Cataloging Information
Fuel Treatments & Effects
Fuels Inventory & Monitoring
The FTM-West ('fuel treatment market' model for U.S. West) is a dynamic partial market equilibrium model of regional softwood timber and wood product markets, designed to project future market impacts of expanded fuel treatment programs that remove trees to reduce fire hazard on forestlands in the U.S. West. The model solves sequentially the annual equilibria in wood markets from 1997 to 2004 and projects annual equilibria from 2005 to 2020 using detailed assumptions about future thinning programs and market trends. FTM-West was designed specifically to account for economic complexities that stem from unconventional size distributions of trees and logs removed in thinning operations (compared with conventional timber supply in the West). Tree size directly influences market value and harvest cost per unit volume of wood; log size influences product yield, production capacity, and processing costs at sawmills and plywood mills. FTM-West provides a tool to evaluate future market scenarios for large-scale fuel treatment programs with various thinning regimes that may have varying costs and yield wood with divergent size class distributions.

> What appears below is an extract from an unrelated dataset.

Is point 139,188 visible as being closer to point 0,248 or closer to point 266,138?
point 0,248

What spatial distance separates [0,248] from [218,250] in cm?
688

The model provides a capability to analyze and project how much harvestable wood the markets can absorb from thinning programs over time and the regional timber price and timber harvest impacts of expanded thinning under various assumptions about fuel treatment program subsidy or administrative costs, variations in thinning regime, or alternative projections of future product demands across the spectrum of products ranging from wood fuel to lumber, plywood, and wood fiber products.